We left town this morning in flat light and blowing snow, following the flagged route to Windless Bight. There, in the protected elbow of Ross Island's southern shore, Science has established a complicated array of barometric sensors able to detect a nuclear blast anywhere on the planet, and we were to erect a tent for the technicians. None of us pretend to understand the workings of their sensitive equipment; we have clear instructions: set up the tent and don't go within fifty feet of anything else.
■ ■ ■ ■ ■ ■ ■
* Task requirements:
**a.** In the Windless Bight passage, what are the barometric sensors able to detect?
**b.** Carry the Windless Bight passage forward, starting after its final sentence.
The material after the Windless Bight passage isn't needed for anything here.

* Data shown:
■ ■ ■ ■ ■ ■ ■
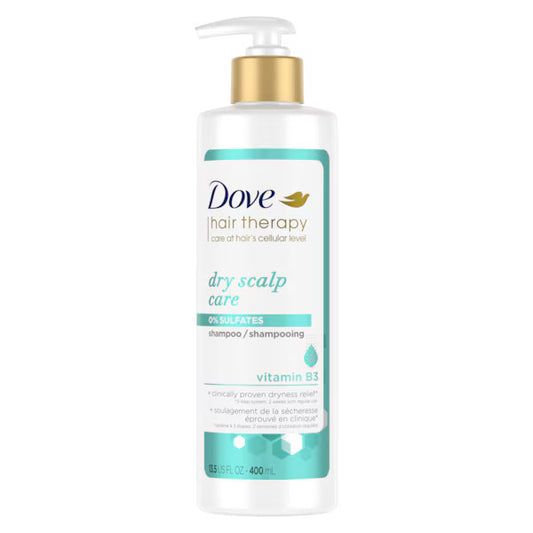 Dove Hair Therapy Dry Scalp Care Shampoo, 0% Sulfates, Vitamin B3, 13.5oz -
■ ■ ■ ■ ■ ■ ■
* Written answers:
**a.** They can detect a nuclear blast anywhere on the planet.

**b.**
I joined the United States Antarctic Program six years ago as a GA with the FMC. This is McMurdo-speak; every job, every department, has a TLA, a Two or Three Letter Abbreviation that puts the FNGs (Fucking New Guys) at a clear disadvantage. A typical assignment could go something like this: "Go up to the VMF, pick up a truck and drive over to the BFC. Don't cut through the MCC or they will write you up. Talk to Elizabeth, she's the POC, find out the TCN for the LTER then pick up a generator from the MEC in the SSC and drive it over to CSEC on the JSOC side." FEMC, AGE, ANG, RFI. I could tell you what they all mean but it would be pointless unless you planned on working down here some day, in which case you will just have to figure it all out for yourself. (Left to the imagination of the tradesmen and women working down here, these acronyms often take on new meanings. The new Science Support Center, which began construction in the winter of 2001 and is still not finished, has become known as 'Super Slow Construction'. And NASA's Joint Space Operations Center, built crooked by a drunk ironworker named Big-Hand George, is referred to as 'Just Slightly Off Center'.)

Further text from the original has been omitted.